Я договорился с командным пунктом дивизии о временном прекращении тропосферной связи, излучение аппаратуры выключили, и я пошел к мужикам. Как человек, выросший в селе, я их понимал. Сено нужно убирать вовремя, пока хорошая погода стоит, тем более, что сегодня была суббота, выходной. Если бы сегодня с утра сено в покосах они перевернули, то к вечеру оно бы уже высохло, и за завтрашний день они бы его сгребли и сложили в копны. А тут мы, со своими учениями. Подошел к мужикам, извинился за причиненные неудобства и объяснил, что здесь им нельзя находиться не из-за того, что они могут увидеть что-то секретное, а из-за мощного излучения тропосферной станции. Мужики меня внимательно выслушали, но уходить и не собирались, сено было гораздо важнее какого-то невидимого излучения. Пришлось пустить в ход устрашающий фактор.
– В принципе, дело ваше, запретить вам работать я не могу, – сказал я, – мое дело предупредить. Сейчас станцию выключили, излучения нет, но как только я вернусь обратно, ее снова включат. Излучение вы ощущать не будете, внешне будете вполне здоровыми, вот только на бабу больше не полезете. Так что решайте сами, сейчас работать, или в другой раз приехать.
Мужики приняли правильное решение, когда я дошел до тропосферки, на поляне их уже не было. Проблема была решена.
А на следующий день нашу позицию посетил командующий. Он внимательно осмотрел размещение техники, ее маскировку, поинтересовался у меня, соблюдаются ли радиозапреты при пролете спутников. Я сказал, что всё соблюдается. Состоянием командного пункта полка командующий остался доволен, командир полка аж светился от радости. Переехали в ближайший дивизион, и здесь все было организовано в лучшем виде. При таком раскладе полк имел все шансы получить отличную оценку за учения. Напоследок командующий проверил маскировку самих пусковых установок, и тоже остался доволен. И тут ему вздумалось проверить знание часовым, охранявшим эти пусковые установки, своих обязанностей.
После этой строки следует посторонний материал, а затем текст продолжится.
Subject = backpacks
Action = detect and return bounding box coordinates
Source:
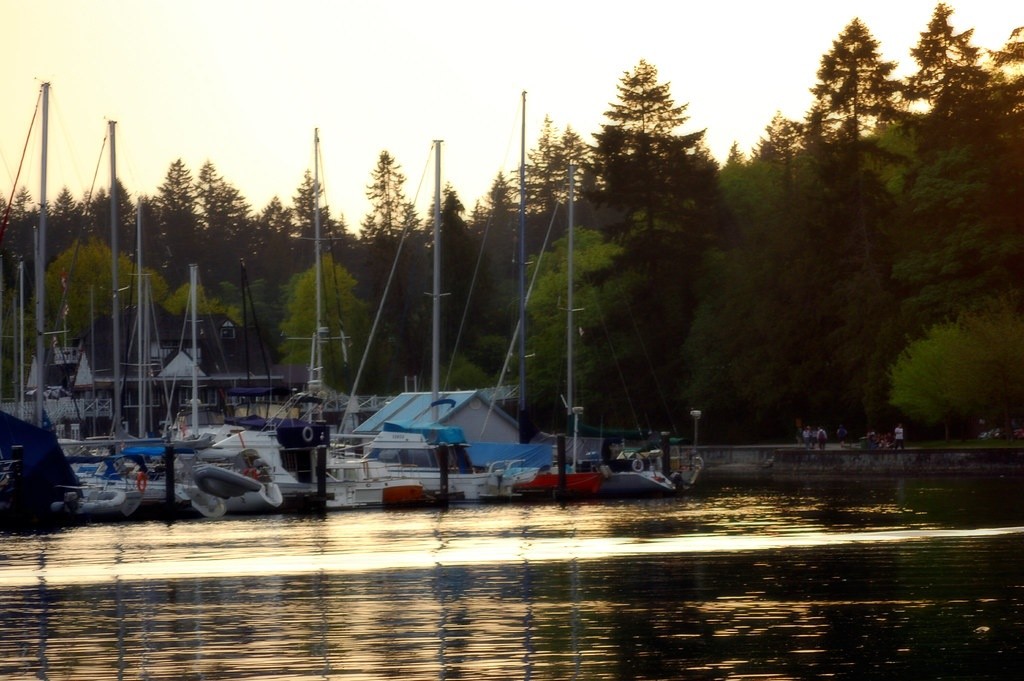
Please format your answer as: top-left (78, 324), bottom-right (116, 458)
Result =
top-left (818, 430), bottom-right (826, 441)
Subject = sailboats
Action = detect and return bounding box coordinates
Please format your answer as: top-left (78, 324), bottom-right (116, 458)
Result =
top-left (0, 81), bottom-right (677, 519)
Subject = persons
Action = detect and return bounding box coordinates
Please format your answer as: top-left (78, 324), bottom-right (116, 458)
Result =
top-left (802, 422), bottom-right (905, 451)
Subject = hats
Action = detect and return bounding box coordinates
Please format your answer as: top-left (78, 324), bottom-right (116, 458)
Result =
top-left (806, 426), bottom-right (810, 429)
– А дайка мне сынок твой автомат посмотреть, – обратился он к часовому, видимо надеясь, что часовой знает свои обязанности, и автомат не отдаст.
Но часовой спокойно протянул ему свой автомат и доложил: «Боевой, не заряжен, номер такой-то». Было видно, как изменился в лице командующий.
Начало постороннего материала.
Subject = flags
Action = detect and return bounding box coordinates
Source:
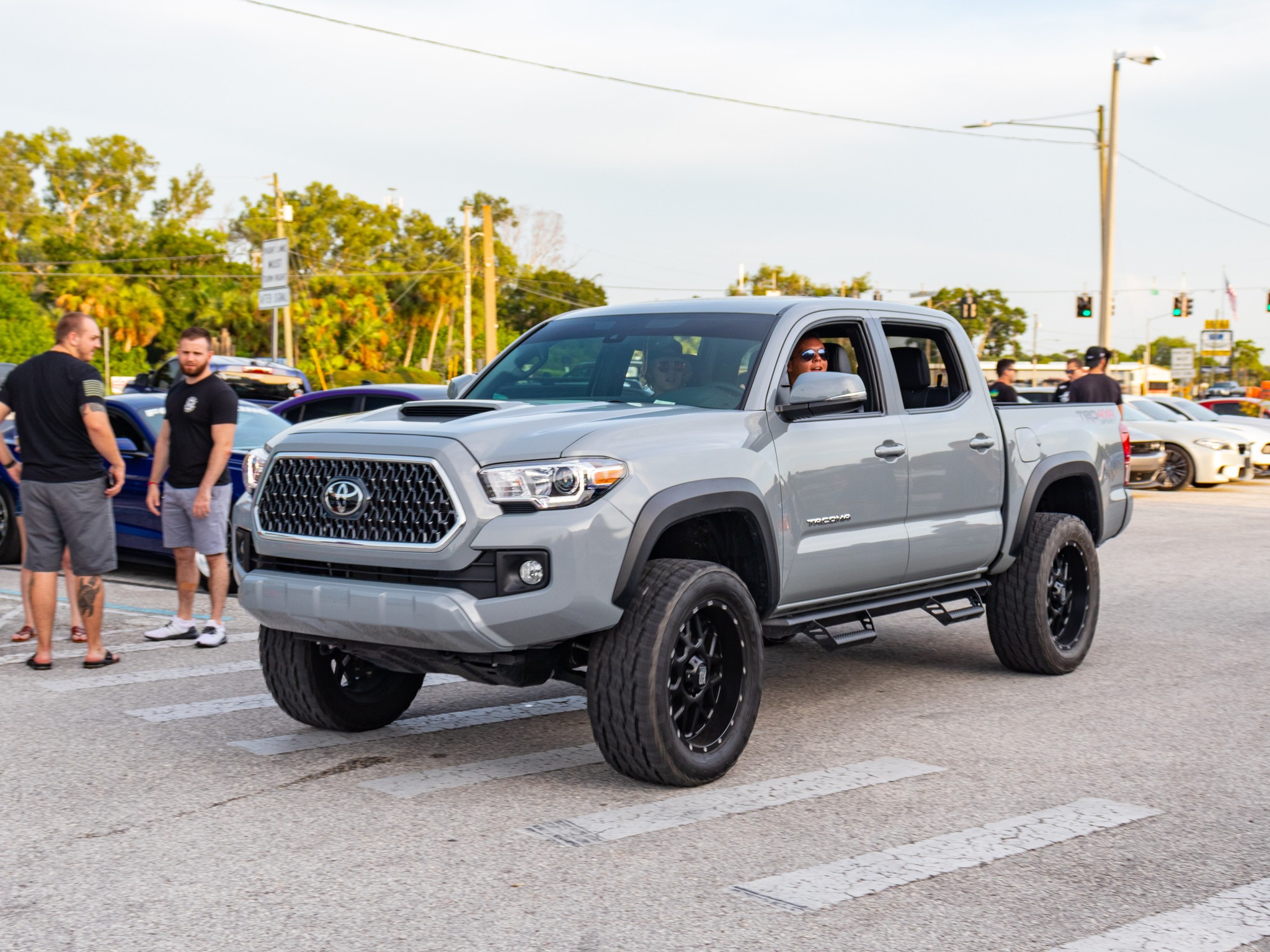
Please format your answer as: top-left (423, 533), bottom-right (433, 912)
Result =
top-left (1223, 271), bottom-right (1239, 321)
– Как не заряжен? – спросил он, обращаясь к командиру полка.
– Товарищ командующий, командир дивизии приказал боеприпасы караулам не выдавать, – доложил командир полка.
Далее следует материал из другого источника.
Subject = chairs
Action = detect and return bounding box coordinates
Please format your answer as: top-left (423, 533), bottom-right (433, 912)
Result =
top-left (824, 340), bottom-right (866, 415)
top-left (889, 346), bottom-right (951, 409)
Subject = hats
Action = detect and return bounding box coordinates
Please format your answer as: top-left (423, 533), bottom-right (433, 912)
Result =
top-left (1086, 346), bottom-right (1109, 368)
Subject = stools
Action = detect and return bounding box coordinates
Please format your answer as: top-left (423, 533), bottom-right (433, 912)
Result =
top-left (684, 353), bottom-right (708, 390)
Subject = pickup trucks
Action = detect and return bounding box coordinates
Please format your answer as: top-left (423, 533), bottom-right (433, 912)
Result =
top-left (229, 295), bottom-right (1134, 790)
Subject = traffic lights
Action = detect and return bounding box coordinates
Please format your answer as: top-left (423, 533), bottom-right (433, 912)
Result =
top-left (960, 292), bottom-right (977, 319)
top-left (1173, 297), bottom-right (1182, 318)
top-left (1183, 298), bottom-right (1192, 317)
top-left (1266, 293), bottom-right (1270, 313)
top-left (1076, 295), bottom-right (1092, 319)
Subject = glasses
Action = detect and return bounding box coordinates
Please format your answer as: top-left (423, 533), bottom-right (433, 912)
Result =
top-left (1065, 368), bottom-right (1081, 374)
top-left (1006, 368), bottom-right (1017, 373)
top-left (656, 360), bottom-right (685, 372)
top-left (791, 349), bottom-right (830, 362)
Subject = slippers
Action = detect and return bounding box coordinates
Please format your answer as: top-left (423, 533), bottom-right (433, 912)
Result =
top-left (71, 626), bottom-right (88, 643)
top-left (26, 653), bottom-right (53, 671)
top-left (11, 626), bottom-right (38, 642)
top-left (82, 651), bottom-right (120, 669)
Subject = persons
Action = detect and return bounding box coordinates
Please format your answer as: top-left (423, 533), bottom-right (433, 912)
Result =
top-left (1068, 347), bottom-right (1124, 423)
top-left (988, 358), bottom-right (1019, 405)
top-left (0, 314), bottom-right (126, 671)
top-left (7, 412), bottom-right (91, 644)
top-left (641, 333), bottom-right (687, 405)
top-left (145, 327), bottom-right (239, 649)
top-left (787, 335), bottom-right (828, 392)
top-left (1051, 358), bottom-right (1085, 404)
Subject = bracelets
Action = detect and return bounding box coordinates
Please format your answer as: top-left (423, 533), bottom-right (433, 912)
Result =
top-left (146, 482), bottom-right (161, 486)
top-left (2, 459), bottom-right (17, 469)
– Вы что, ракеты с ядерным боезарядом только штыками охраняете? – изумился командующий. – Это что-же получается, достаточно двух диверсантов, вооруженных только автоматами, чтобы угнать все ваши пусковые установки? У вас что, вообще ни у кого оружия нет?
– У секретчика, товарищ командующий, есть пистолет с двумя магазинами патронов, – доложил командир полка.
– Срочно отправляйте группу на десятку, и привезите полный боекомплект, – распорядился командующий.
Ни о какой отличной оценке за учения речь больше не шла. По итогам проверки дивизия получила только удовлетворительную оценку. Что получил лично командир дивизии, я не знаю.